‘Ghost in the Shell’ and Re-imagining of Films

The movie “Ghost in the Shell” was released last weekend. The sci-fi action anime has a rich history known to many fans of the genre. The film is about a cyber-enhanced woman, Major, who is so uniquely developed, basically a super hero. When forces outside her control try to take over the world, Major is the only one who can stop them.

The original animated series lasted from October 2002 to January 2005. There was also a reboot of the series which aired in 2015 called “Ghost in the Shell: Arise.” On top of the TV shows the franchise also has several books and a couple of live action movies before the recent 2017 release.

I have never seen any of the old movies or TV shows so my opinion

may be biased, but I liked the new movie.

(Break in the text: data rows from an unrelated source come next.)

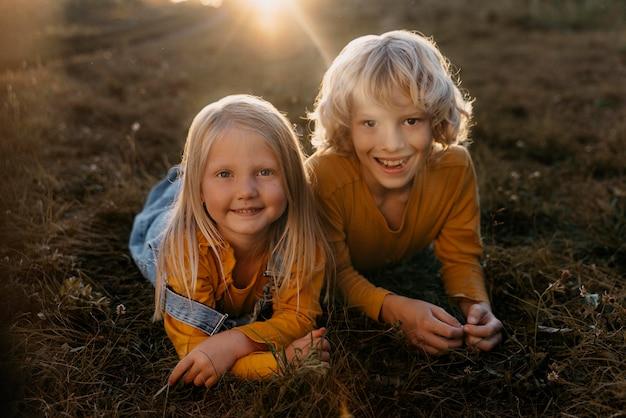 Niños felices de tiro completo sobre el césped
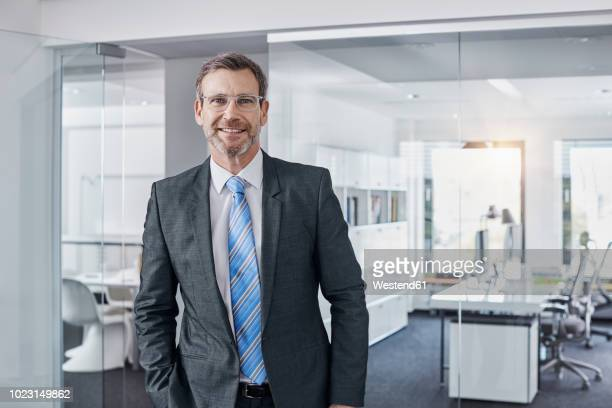 portrait of confident businessman in office - anzug stock-fotos und bilder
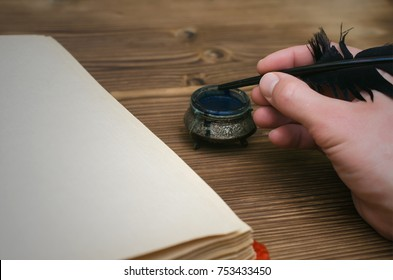 Man holding in hands feather pen and writes something in open book with blank paper page. Writer desk table. Education.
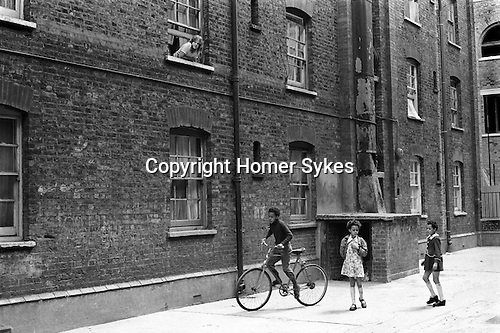 Great Eastern Buildings.  Peabody Housing Estate. Tower Hamlets Whitechapel east London UK 1970s. Multiracial Britain, immigrant children playing in the communal area of the block of flats. 1975  <br /> <br /> Jacqueline (Jackie) Harris. Looking out of the window, Jackie was 13 or 14 at the time.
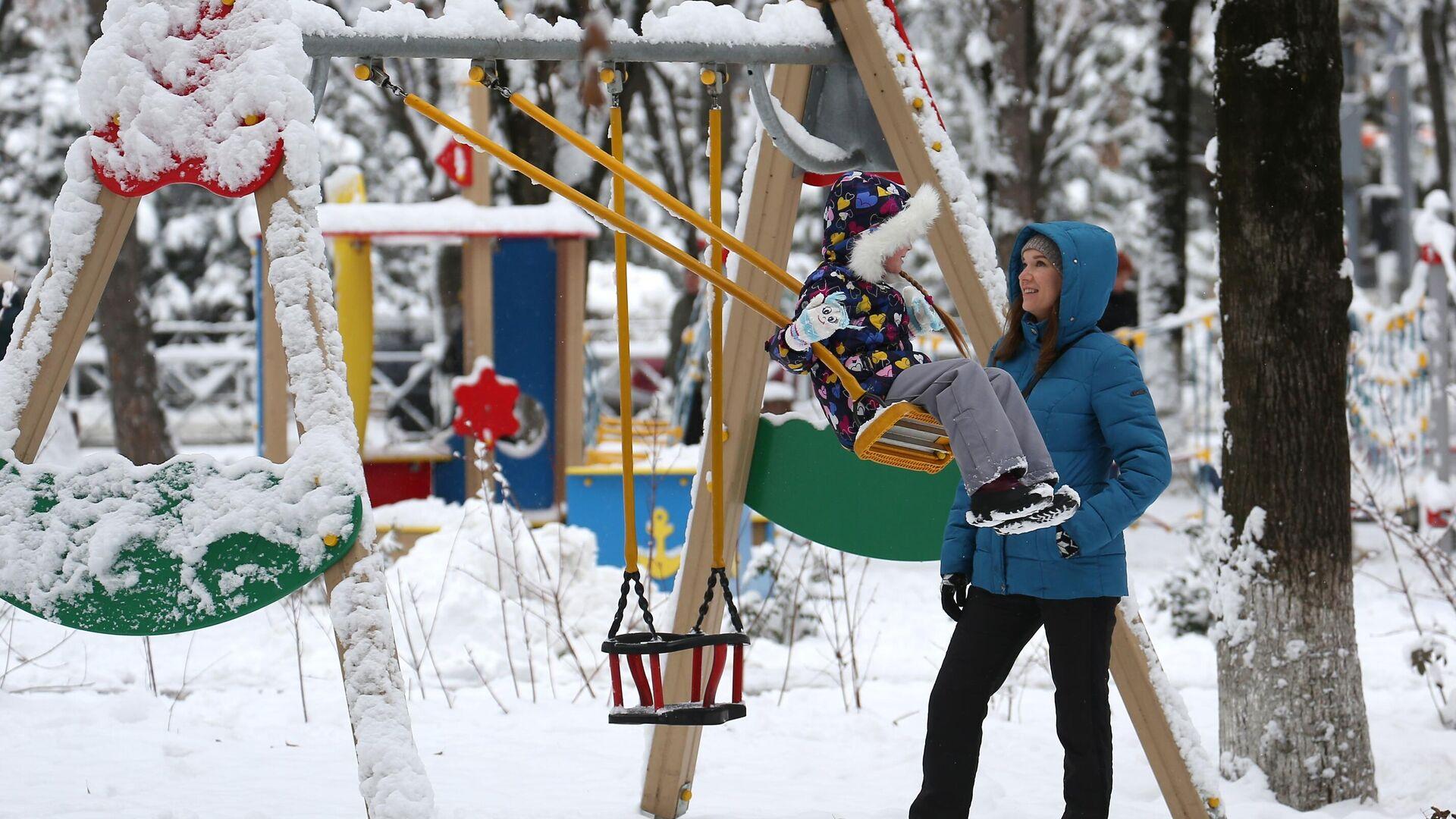 Женщина с ребенком на детской площадке Фестивального сквера в Краснодаре после снегопада - РИА Новости, 1920, 05.03.2021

Scarlett Johansson really sold her role as a robot the way her character interacted with the world and the people in it. Yet, you could also see the hurt and the pain of a human in her as well. On top of the acting, the special effects were top notch. It really felt as if I was in the future with Major and watching high speed building sized holograms perform animatronic tricks. It was absolutely breath taking.

Despite my love for it however, the film has recently received controversy due to the “white washing” of American Film making. Films such as “Ghost in the Shell”, “Doctor Strange” and others, replaced some of the main characters who were originally Asian with Caucasian main stream actors or actresses. The original cast of “Ghost in the Shell” talked with CNN reporters.

Mary Claypool, who was the English Dub writer for the original movie, had this to say, “I for one feel like it’s the obligation for the entertainment industry to do all they can to cast a certain ethnic group, I don’t see a problem however with ‘Ghost in the Shell’.”

Claypool and I are not the only ones who enjoyed Hollywood’s adaption of the beloved franchise. Fans of the original film say that they didn’t have a problem with Johansson being Caucasian when the original Major was Asian. Tomoki Hirano, a fan of the original franchise, told The Hollywood Reporter in reference to Johansson’s reenactment, “She was very cool. I loved her in ‘The Avengers’ and I wanted to see this because she was in it. If they had done a Japanese live-action version, they would have probably cast some silly idol [girl-band member].”

Hollywood is known to turn beloved anime’s of the past to live action movies. Just look at “The Last Airbender”, Hollywood’s rendition of Nickelodeon’s “Avatar: The Last Airbender”.  Any movie adapted from an original play, book, or show, will always have a lot to live up to. What is important when seeing the movies is to hold the adaptation to exactly what it is, an adaptation, not so much as a replacement.